GAAP earnings per diluted share for the quarter were $1.76, up 91 percent from $0.92 a year ago and down 11 percent from $1.98 in the previous quarter. Non-GAAP earnings per diluted share were $1.94, up 92 percent from $1.01 a year earlier and down 5 percent from $2.05 in the previous quarter.
“Growth across every platform – AI, Gaming, Professional Visualization, self-driving cars – drove another great quarter,” said Jensen Huang, founder and CEO of NVIDIA. “Fueling our growth is the widening gap between demand for computing across every industry and the limits reached by traditional computing. Developers are jumping on the GPU-accelerated computing model that we pioneered for the boost they need.
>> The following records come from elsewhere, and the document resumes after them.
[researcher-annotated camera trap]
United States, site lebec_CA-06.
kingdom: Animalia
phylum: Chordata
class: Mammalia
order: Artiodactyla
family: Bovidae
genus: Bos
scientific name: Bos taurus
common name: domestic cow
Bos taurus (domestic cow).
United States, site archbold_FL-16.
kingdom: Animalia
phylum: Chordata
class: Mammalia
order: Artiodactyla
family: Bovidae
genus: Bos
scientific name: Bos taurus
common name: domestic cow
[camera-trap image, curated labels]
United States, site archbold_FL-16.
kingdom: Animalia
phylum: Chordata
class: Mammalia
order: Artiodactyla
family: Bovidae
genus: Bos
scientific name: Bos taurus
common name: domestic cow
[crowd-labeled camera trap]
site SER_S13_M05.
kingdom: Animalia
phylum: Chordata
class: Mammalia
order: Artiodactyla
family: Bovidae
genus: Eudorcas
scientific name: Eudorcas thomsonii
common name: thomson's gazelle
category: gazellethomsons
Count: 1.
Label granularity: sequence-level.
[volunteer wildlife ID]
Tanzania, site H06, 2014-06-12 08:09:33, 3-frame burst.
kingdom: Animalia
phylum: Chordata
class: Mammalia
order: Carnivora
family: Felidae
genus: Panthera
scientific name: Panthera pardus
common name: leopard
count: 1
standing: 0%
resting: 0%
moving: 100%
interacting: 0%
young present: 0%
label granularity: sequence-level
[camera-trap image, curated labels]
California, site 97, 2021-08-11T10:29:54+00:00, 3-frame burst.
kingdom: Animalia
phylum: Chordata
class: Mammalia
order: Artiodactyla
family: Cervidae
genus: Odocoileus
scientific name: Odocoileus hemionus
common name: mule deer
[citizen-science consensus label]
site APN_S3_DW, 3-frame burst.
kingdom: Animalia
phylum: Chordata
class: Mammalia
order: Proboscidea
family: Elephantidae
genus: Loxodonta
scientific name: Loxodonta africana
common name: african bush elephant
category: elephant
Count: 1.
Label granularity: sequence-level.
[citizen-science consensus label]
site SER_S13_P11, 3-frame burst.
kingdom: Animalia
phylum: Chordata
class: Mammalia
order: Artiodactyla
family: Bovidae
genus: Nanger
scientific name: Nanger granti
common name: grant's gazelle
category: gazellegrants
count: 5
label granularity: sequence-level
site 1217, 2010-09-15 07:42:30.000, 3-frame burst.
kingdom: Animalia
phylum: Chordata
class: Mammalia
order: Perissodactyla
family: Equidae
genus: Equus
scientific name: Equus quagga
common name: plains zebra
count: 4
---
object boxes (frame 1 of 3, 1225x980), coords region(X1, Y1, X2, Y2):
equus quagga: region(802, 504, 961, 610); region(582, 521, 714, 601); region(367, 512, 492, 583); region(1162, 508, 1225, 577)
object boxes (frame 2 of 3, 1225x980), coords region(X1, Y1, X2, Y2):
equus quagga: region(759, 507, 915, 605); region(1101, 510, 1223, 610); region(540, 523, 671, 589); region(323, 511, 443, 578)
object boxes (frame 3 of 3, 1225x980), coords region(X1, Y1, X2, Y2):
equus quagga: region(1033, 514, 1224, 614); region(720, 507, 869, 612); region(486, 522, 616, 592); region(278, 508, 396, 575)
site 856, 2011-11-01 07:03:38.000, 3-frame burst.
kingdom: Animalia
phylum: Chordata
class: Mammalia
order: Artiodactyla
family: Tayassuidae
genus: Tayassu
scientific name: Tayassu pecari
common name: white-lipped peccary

“We announced Turing this week. Turing is the world’s first ray-tracing GPU and completes the NVIDIA RTX platform, realizing a 40-year dream of the computer graphics industry. Turing is a giant leap forward and the greatest advance for computing since we introduced CUDA over a decade ago.” During the first half of fiscal 2019, NVIDIA returned $837 million to shareholders through a combination of $655 million in share repurchases and $182 million in quarterly cash dividends.
For fiscal 2019, NVIDIA intends to return $1.25 billion to shareholders through ongoing quarterly cash dividends and share repurchases.
NVIDIA will pay its next quarterly cash dividend of $0.15 per share on September 21, 2018, to all shareholders of record on August 30, 2018.
For the third quarter, Revenue is expected to be $3.25 billion, plus or minus two percent. GAAP and non-GAAP gross margins are expected to be 62.6 percent and 62.8 percent, respectively, plus or minus 50 basis points. GAAP and non-GAAP operating expenses are expected to be approximately $870 million and $730 million, respectively. GAAP and non-GAAP other income and expense are both expected to be income of approximately $20 million. GAAP and non-GAAP tax rates are both expected to be 9 percent, plus or minus one percent, excluding any discrete items. GAAP discrete items include excess tax benefits or deficiencies related to stock-based compensation, which are expected to generate variability on a quarter by quarter basis.